Extrait fourni:
============
De ce qui vient d’être exposé, retenons surtout qu’au-delà de la concentration de la population dans les espaces urbanisés, l’urbanisation nord-américaine du xxe siècle est également caractérisée par a) l’expansion de la réalité fonctionnelle de la ville à l’échelle régionale, voire nationale, b) un développement et une reconfiguration des habitats urbains en conséquence, et c) la transformation des modes de vie suivant un idéal d’indépendance en rupture avec celui de la famille rurale décrit par Fortin. Dans ce qui suit, nous verrons comment le vieillissement démographique et l’évolution de la population de Québec vers la décroissance s’inscrit dans la dynamique de ses six dernières décennies d’urbanisation.

Situer le vieillissement démographique dans l’espace et la constitution de la société urbaine régionale

Appuyée sur diverses études, notre interprétation du vieillissement démographique québécois est centrée sur une analyse de l’évolution de la population, des ménages et du parc résidentiel de la région métropolitaine de Québec à partir des recensements de 1951, 1966, 1986 et 2006. Ces années circonscrivent trois périodes correspondant approximativement à trois phases de la seconde transition démographique et de l’urbanisation d’après 1945. Le recensement de 1951 présente l’état de la région métropolitaine avant la seconde transition démographique, au moment où la construction massive de bungalows vient tout juste de commencer à Sillery. L’année 1966 nous reporte ensuite à la fin du baby-boom, au début de la seconde transition démographique, avant la loi sur le divorce, la remontée de l’âge au mariage et le déclin de la nuptialité. Dans l’histoire de Québec, ce recensement se situe après que les fonctions commerciales, administratives, hospitalières et d’éducation supérieure eurent commencé à quitter le centre pour la banlieue, mais avant que le pont Pierre-Laporte et le réseau autoroutier consolident la structure polynucléaire actuelle de la ville. Les données de 1986 donnent une première mesure de la société urbaine éduquée, où les femmes sont majoritairement actives (Langlois, 1990), où les couples mariés divorcent parfois, les autres s’épousent moins, et dont la fécondité est passée sous les 1,4 enfant par femme. Entre 1966 et 1986, la Révolution tranquille transforme aussi la Capitale nationale et la différenciation de ses banlieues s’accentue : les plus anciennes se densifient inégalement et deviennent plus ou moins des pôles d’activité concurrents du centre-ville, tandis que des milieux résidentiels plus hétérogènes qu’auparavant se développent tant en marge des premiers quartiers de bungalows qu’en des localités situées au bout des autoroutes. À cela, il faut ajouter qu’au milieu des années 1980, la gentrification des quartiers centraux les plus affectés par la reconfiguration de la ville y établit un monde étranger aux classes défavorisées et achève la désintégration des milieux ouvriers. Enfin, entre 1986 et 2006, le fait démographique crucial est que la génération des parents des baby-boomers traverse progressivement le seuil des 65 ans. Au cours de la même période, l’urbanisation de Québec se prolonge sans susciter de modification majeure dans l’organisation spatiale de la vie urbaine régionale.
============
Données fournies:
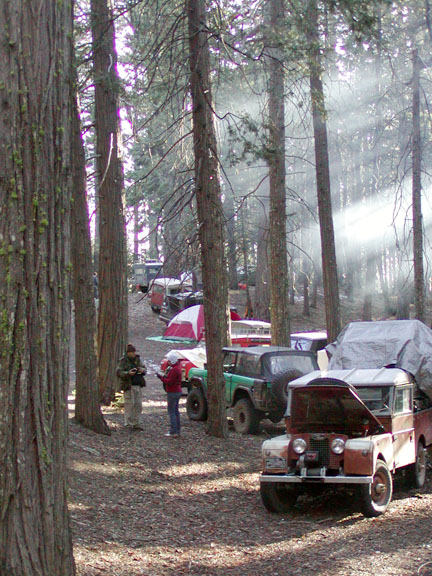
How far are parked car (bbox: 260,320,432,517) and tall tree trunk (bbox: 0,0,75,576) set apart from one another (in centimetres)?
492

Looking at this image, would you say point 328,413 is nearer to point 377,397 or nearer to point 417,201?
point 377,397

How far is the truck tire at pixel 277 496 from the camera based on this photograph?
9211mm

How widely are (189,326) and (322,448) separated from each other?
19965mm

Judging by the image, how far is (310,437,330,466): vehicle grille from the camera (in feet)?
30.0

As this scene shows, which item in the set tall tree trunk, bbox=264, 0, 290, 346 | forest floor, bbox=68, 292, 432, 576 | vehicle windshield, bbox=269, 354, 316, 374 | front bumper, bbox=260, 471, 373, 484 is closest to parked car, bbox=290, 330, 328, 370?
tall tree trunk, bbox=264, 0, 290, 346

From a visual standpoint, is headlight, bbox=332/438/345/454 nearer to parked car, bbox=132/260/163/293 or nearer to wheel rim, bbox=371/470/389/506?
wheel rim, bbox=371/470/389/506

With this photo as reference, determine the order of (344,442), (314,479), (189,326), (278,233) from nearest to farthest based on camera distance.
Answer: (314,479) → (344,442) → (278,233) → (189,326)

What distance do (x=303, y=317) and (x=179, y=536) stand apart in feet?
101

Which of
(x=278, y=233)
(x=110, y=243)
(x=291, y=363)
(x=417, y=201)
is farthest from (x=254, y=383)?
============
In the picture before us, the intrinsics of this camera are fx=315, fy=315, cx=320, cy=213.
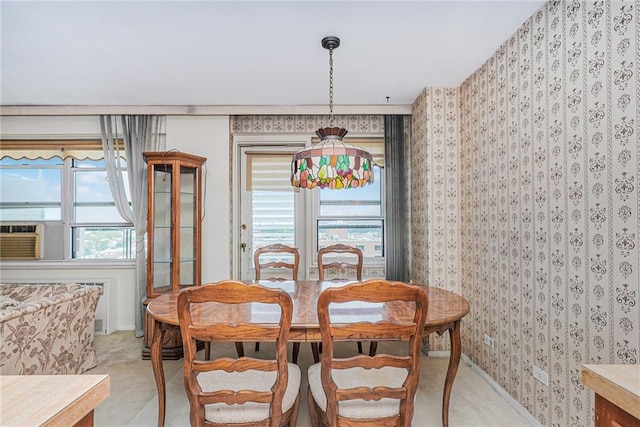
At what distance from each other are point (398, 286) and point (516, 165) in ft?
============
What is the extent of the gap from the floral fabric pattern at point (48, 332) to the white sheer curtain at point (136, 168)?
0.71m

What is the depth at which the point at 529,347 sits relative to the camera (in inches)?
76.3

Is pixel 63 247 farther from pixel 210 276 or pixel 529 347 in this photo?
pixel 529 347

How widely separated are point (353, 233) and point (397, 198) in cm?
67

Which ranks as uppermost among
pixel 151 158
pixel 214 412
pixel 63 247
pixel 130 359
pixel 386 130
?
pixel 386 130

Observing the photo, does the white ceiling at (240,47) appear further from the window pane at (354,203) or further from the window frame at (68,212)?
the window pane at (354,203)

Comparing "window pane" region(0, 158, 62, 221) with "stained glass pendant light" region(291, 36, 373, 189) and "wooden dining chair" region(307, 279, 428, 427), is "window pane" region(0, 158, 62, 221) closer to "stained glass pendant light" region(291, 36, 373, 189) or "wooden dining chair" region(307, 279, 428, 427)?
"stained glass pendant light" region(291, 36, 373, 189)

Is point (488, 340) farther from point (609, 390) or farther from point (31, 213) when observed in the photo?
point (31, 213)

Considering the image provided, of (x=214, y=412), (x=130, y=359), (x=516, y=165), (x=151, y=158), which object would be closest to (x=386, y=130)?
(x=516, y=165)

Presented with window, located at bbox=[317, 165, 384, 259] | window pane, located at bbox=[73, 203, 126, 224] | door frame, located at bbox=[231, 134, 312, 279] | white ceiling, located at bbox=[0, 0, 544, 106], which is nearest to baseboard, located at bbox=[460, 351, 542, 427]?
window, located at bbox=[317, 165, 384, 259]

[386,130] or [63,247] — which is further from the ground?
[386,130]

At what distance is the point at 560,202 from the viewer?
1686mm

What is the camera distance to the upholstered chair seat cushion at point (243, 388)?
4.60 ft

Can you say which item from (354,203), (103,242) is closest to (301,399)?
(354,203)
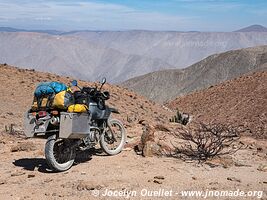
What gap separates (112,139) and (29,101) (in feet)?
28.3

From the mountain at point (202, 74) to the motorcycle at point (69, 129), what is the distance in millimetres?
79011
============
Tâche à réaliser:
Poursuivez le texte sur le vieillissement démographique et l'urbanisation de la région de Québec, en enchaînant directement après sa dernière phrase.

Production attendue:
La tâche de suivre à partir de données agrégées l’évolution de différents secteurs de la région métropolitaine de Québec est quelque peu compliquée par la redéfinition de sa carte d’un recensement à l’autre. Dans les recensements sélectionnés, nous avons pu isoler sur la rive nord un espace urbain délimité par le fait qu’une majorité des logements privés occupés en 2001 avaient été construits avant 1946. À l’intérieur de cet espace urbain, on ne peut faire abstraction des disparités entre les quartiers de la haute-ville et ceux de la basse-ville que notre découpage étend jusqu’aux anciennes banlieues industrielles de Vanier, Limoilou, et Giffard, au nord de la rivière Saint-Charles. Au sommet comme au bas de la falaise, nous distinguons en deux sous-ensembles les quartiers plus anciens et centraux (Vieux-Québec, Saint-Jean-Baptiste, Cap-Blanc, Champlain, Saint-Roch et Saint-Sauveur) de ceux, moins denses[6] et plus récents, situés à la marge de l’étalement de l’espace urbain (Montcalm, Saint-Sacrement, Limoilou, Vanier et Giffard). Pour les banlieues principalement construites après 1945, nous avons constitué deux portraits comparatifs. En 1951 et 1966, la banlieue de Québec correspond aux autres localités incluses dans la région métropolitaine de 1951. En 1986 et 2006, nous avons divisé les secteurs de la RMR extérieurs à l’espace urbain tel que nous l’avons ici défini en 45 zones réparties entre trois catégories sur la rive nord et deux catégories sur la rive sud. Sur la rive nord, les centres de banlieue correspondent aux secteurs où la majorité des logements ont été construits avant la décennie 1970, sinon dont le parc résidentiel a ensuite été fortement densifié (ce qui est seulement le cas de la zone Sainte-Foy, centre). Les zones principalement construites par la suite sont identifiées comme en marge si elles se situent dans la continuité du tissu suburbain des années 1950 et 1960, et de banlieues excentriques si ce n’est pas le cas[7]. Sur la rive sud, nous distinguons les banlieues riveraines du Saint-Laurent et de l’embouchure de la Chaudière de celles d’arrière-pays plus au sud. Nous avons enfin séparé les secteurs du centre de Lévis, principalement édifiés avant 1946, de sa périphérie plus récente. La carte 1 délimite l’espace urbain et les différentes catégories de zones suburbaines sur cinq axes de développement de la banlieue de Québec, en plus de situer certaines localités qui les composent.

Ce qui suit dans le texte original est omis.